HIDDEN 2022 Online Exhibit
In the first weeks of the pandemic, I sat for hours in a corner of the smallest room of my rural mountain cabin, pondering my newfound need for stillness. Something in those early, awful days triggered a visceral childhood desire to hide. Gradually it occurred to me that I could hide outdoors, so on most days, I found my way out to the woods. Exploring the forest became the high point of the following weeks and months of pandemic isolation. My woodland walks were restful and rich in imagery. The old need to hide came with a gift: half forgotten memories of childhood landscapes, real and imaginary, came back to me with a vivid poignancy that felt almost dreamlike. Often as a child, I would dream of doorways between trees, or of split level paths on steep hillsides, or of reflections in pools that didn’t quite match, as though either the reflected world or the one above were slightly askew.
The forest felt not only safe but spacious, especially after I began to explore the network of abandoned paths that existed side by side with the trails I was familiar with, and I could come and go without risking human encounters. Individual trees gathered like old friends at the edges of sunny outdoor rooms. Small seeps and ponds held miniature forests of mosses perched on rocks. Winter’s low light felt intimate, illuminating animal tracks and delicate grasses, and casting long blue shadows on the snow. In this way, the cycle of the seasons passed, and so too did the worst of the pandemic.

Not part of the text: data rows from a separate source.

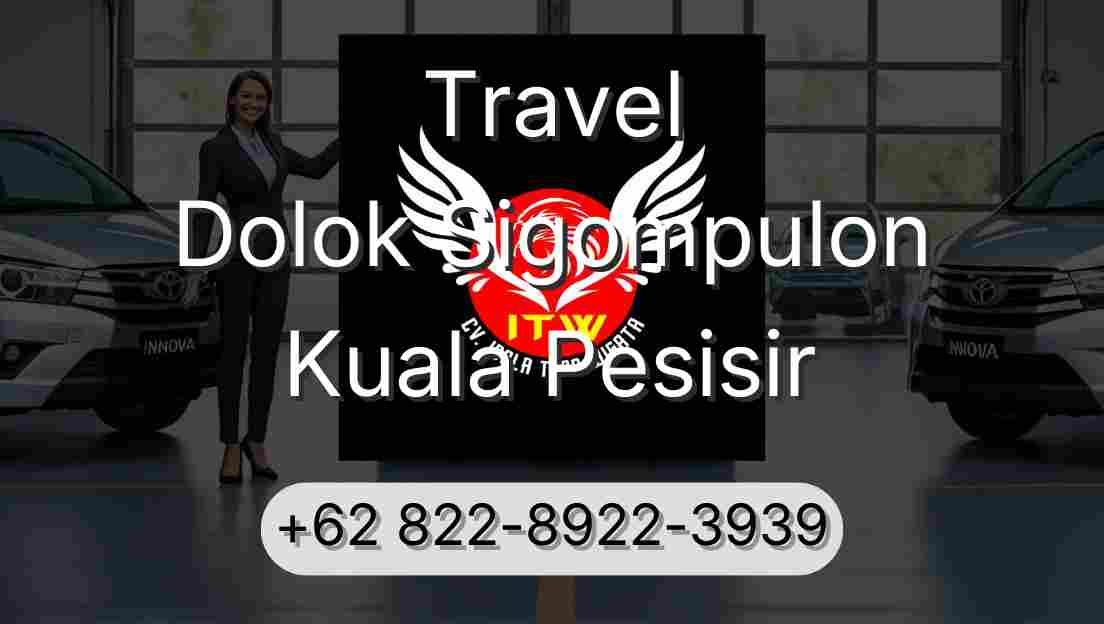 Travel Dolok Sigompulon Kuala Pesisir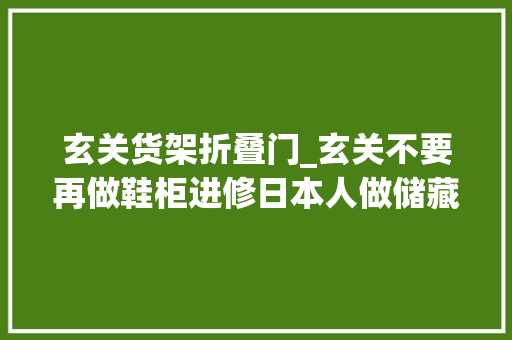 玄关货架折叠门_玄关不要再做鞋柜进修日本人做储藏室收纳力强又好用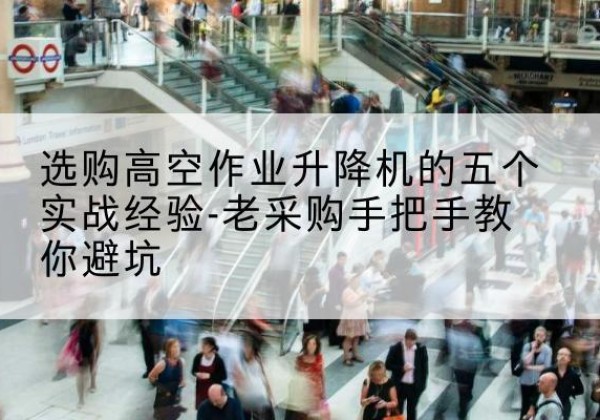 明山高空作业升降机厂家-选购高空作业升降机的五个实战经验-老采购手把手教你避坑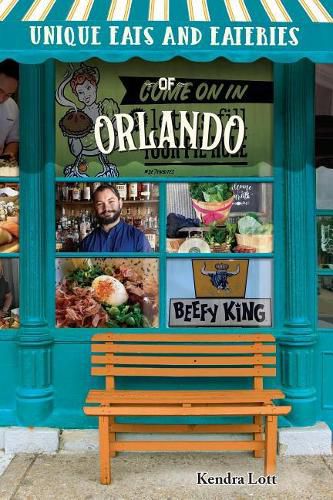 Cover image for Unique Eats and Eateries of Orlando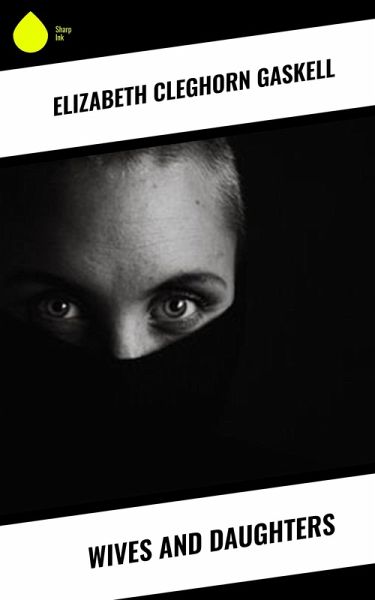 Wives and Daughters (eBook, ePUB)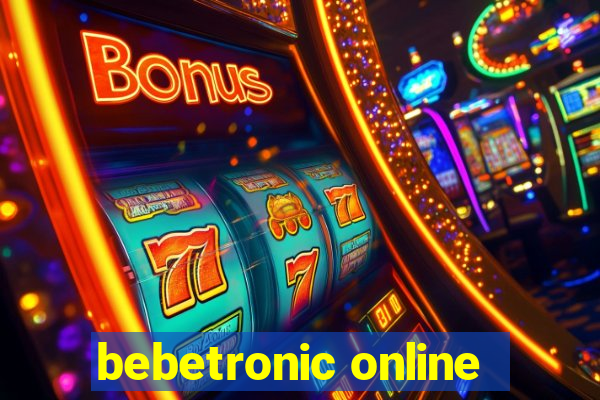 bebetronic online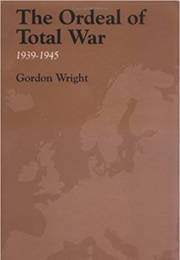The Ordeal of Total War (Gordon Wright)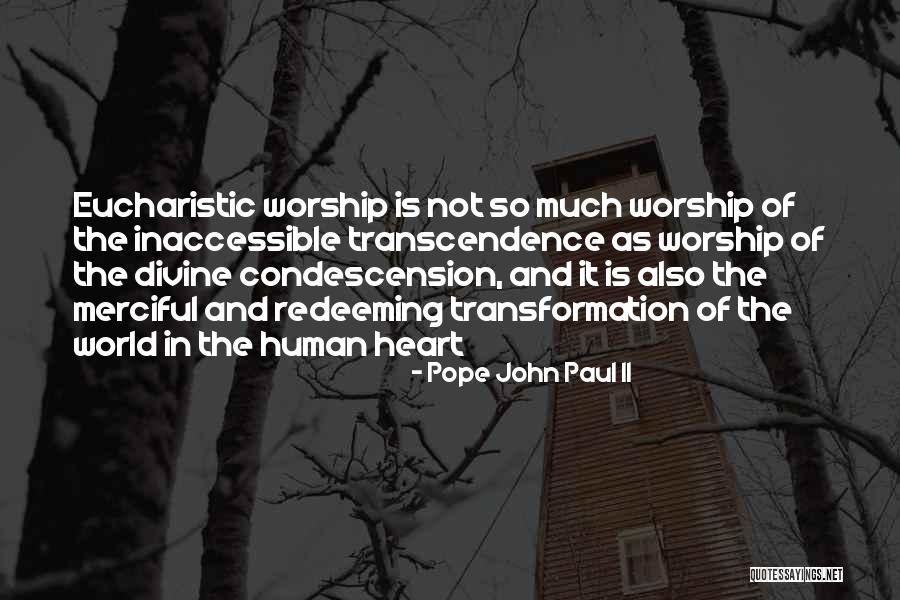 Eucharistic Quotes By Pope John Paul II Eucharistic Quotes By Pope John Paul II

I have emerged with a new series of oil and cold wax paintings. Favorite childhood stories deepened my appreciation for this time out of time, and are woven into this body of work. Often a solitary tree or stone serves as a metaphor for my own participation in the moments they evoke. Some pieces are painted over completely different images. They all share a quality of something disguised or hidden, not fully revealed.
….There was only wind blowing through the tree, the sound of sparrows chirping, and the warmth of the sun. No me. I, the observer, was absent, absorbed completely in the experience. Who was ‘I’ during those moments where there was only wind in the trees?